Single by D4vd

from the album Withered
- Released: March 28, 2025
- Genre: Pop; pop rock;
- Length: 2:24
- Label: Darkroom; Interscope;
- Songwriter: D4vd
- Producer: Tyler Spry

D4vd singles chronology
| "Crashing" (2025) | "What Are You Waiting For?" (2025) | "Is This Really Love?" (2025) |

Music video
- "What Are You Waiting For?" on YouTube

= What Are You Waiting For? (D4vd song) =

2025 single by D4vd

"What Are You Waiting For?" is a song by American singer-songwriter D4vd. It was released on March 28, 2025, as the fourth single from his debut studio album, Withered, under Darkroom and Interscope Records.

==Background==
The official music video for the song features streamers Pokimane and JasonTheWeen and was released after the song. The song was released on D4vd's 20th birthday.

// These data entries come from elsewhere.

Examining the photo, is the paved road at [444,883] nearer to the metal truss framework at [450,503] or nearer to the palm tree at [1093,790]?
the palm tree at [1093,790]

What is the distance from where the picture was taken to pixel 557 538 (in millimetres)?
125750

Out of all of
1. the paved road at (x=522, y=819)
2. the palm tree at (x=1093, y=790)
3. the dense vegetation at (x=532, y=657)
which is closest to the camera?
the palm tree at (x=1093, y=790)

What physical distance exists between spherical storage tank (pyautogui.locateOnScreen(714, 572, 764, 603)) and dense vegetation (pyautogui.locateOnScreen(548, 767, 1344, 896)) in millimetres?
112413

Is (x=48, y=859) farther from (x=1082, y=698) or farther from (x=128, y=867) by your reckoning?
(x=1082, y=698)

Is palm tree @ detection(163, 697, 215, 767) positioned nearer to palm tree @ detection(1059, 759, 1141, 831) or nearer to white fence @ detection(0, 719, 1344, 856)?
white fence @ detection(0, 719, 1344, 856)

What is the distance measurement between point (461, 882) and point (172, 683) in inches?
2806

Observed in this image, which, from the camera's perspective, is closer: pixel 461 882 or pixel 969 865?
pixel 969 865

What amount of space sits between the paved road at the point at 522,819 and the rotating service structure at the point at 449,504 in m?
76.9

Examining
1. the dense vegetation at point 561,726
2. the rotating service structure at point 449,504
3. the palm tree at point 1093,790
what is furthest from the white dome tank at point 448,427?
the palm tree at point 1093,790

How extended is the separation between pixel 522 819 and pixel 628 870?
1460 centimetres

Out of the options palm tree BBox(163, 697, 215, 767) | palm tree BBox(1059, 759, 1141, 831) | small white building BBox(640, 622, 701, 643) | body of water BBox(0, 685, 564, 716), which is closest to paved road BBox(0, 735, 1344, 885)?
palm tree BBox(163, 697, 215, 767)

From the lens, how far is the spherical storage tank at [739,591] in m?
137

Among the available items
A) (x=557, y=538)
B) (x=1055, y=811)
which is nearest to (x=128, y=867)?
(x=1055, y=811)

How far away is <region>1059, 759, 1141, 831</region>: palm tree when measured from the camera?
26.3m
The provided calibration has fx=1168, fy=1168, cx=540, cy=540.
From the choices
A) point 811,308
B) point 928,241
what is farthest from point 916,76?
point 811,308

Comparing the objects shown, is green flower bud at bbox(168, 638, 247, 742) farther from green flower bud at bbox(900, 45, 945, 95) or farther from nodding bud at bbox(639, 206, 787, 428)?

After D4vd's involvement in the killing of Celeste Rivas Hernandez became publicized, the song was pulled from the soundtrack of Madden NFL 26. The music video was filmed in real-time on the streaming platform Twitch.

==Critical reception==
Aaron Williams of Uproxx described it as an "optimistic" pop-rock anthem.

==Personnel==
- Tyler Spry – recording engineer, producer, programming engineer, composer lyricist
- David Burke – recording engineer
- Eli Heisler – additional mixing engineer
- Thomas Wolseley – recording engineer

==Charts==

Chart performance for "What Are You Waiting For?"